REQUESTS =
(A) In the air cleaner claims, which claims depend on claim 9?
(B) In the air cleaner claims, can you restate the paragraph that begins "9. An air cleaner, comprising" as a short list of its components?

1. An air cleaner, comprising: a volatile memory including an air cleaner state memory element; and a non-volatile memory including an air cleaner state backup memory element; wherein the air cleaner is configured to store an air cleaner state to the air cleaner state memory element of the volatile memory and store the air cleaner state to the air cleaner state backup memory element of the non-volatile memory.

2. The air cleaner of claim 1, wherein the air cleaner state is retained in the absence of electrical power.

3. The air cleaner of claim 1, wherein the air cleaner state is stored upon a state change.

4. The air cleaner of claim 1, wherein the air cleaner state is stored upon an operational change.

5. The air cleaner of claim 1, wherein the air cleaner recovers a pre-power cycle air cleaner state.

6. The air cleaner of claim 1, wherein the air cleaner recovers a pre-power loss air cleaner state.

7. The air cleaner of claim 1, with the non-volatile memory comprising a flash memory.

8. The air cleaner of claim 1, further comprising a processing system coupled to the volatile memory and the non-volatile memory, with the processing system being configured to store the air cleaner state to the air cleaner state memory element and store the air cleaner state to the air cleaner state backup memory element.

9. An air cleaner, comprising: a volatile memory including an air cleaner state memory element; a non-volatile memory including an air cleaner state backup memory element; and a processing system coupled to the volatile memory and to the non-volatile memory and configured to store an air cleaner state to the air cleaner state memory element of the volatile memory and store the air cleaner state to the air cleaner state backup memory element of the non-volatile memory.

10. The air cleaner of claim 9, wherein the air cleaner state is retained in the absence of electrical power.

11. The air cleaner of claim 9, wherein the air cleaner state is stored upon a state change.

12. The air cleaner of claim 9, wherein the air cleaner state is stored upon an operational change.

13. The air cleaner of claim 9, wherein the air cleaner recovers a pre-power cycle air cleaner state.

14. The air cleaner of claim 9, wherein the air cleaner recovers a pre-power loss air cleaner state.

15. The air cleaner of claim 9, with the non-volatile memory comprising a flash memory.

16. An air cleaner state backup method, comprising: storing an air cleaner state to an air cleaner state memory element of a volatile memory; and storing the air cleaner state to an air cleaner state backup memory element of a non-volatile memory.

17. The method of claim 16, wherein the air cleaner state is retained in the absence of electrical power.

18. The method of claim 16, wherein the air cleaner state is stored upon a state change.

19. The method of claim 16, wherein the air cleaner state is stored upon an operational change.

20. The method of claim 16, wherein the air cleaner recovers a pre-power cycle air cleaner state.

21. The method of claim 16, wherein the air cleaner recovers a pre-power loss air cleaner state.

Dataset rows:
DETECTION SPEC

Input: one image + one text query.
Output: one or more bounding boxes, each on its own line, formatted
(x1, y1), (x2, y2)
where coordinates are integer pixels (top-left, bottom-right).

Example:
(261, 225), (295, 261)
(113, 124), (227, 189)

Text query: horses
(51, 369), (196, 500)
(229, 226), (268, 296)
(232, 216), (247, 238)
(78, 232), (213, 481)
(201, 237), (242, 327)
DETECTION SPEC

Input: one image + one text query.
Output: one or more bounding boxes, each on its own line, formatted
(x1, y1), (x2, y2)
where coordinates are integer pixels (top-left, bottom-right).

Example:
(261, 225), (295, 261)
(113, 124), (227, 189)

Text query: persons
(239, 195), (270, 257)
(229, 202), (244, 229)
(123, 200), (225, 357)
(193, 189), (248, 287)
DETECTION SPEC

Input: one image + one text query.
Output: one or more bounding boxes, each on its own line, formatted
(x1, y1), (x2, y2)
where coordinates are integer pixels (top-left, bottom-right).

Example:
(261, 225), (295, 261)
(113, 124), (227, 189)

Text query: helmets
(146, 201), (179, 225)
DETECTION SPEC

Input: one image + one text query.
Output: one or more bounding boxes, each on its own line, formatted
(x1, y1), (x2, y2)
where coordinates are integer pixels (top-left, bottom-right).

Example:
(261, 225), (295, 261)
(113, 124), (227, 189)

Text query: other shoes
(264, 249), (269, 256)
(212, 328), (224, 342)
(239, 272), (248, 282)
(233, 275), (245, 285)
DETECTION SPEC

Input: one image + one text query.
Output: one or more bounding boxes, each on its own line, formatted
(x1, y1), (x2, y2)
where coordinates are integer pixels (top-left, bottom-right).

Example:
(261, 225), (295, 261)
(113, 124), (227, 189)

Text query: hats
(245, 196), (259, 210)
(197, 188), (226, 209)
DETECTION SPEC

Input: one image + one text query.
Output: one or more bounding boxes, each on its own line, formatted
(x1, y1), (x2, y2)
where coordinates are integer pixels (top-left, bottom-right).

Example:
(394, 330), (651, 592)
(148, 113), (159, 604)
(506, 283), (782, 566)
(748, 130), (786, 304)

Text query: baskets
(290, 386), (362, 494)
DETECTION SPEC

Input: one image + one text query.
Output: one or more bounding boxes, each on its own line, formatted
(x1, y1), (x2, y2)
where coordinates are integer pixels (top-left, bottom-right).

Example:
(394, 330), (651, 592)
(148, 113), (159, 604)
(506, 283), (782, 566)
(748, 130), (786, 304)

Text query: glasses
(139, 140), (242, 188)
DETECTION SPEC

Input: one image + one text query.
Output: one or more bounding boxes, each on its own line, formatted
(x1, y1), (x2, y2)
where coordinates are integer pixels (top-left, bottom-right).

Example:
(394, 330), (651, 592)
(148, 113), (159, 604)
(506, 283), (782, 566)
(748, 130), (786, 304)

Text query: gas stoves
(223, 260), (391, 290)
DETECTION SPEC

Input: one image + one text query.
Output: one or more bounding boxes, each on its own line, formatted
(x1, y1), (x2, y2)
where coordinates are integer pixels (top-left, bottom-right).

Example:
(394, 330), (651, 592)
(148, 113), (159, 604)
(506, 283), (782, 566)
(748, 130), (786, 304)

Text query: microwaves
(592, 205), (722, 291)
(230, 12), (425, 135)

PROBLEM SOLUTIONS =
(A) Claims 10, 11, 12, 13, 14 and 15

(B)
An air cleaner comprising:
- a volatile memory with an air cleaner state memory element
- a non-volatile memory with an air cleaner state backup memory element
- a processing system, coupled to both memories, that stores the air cleaner state in both of those elements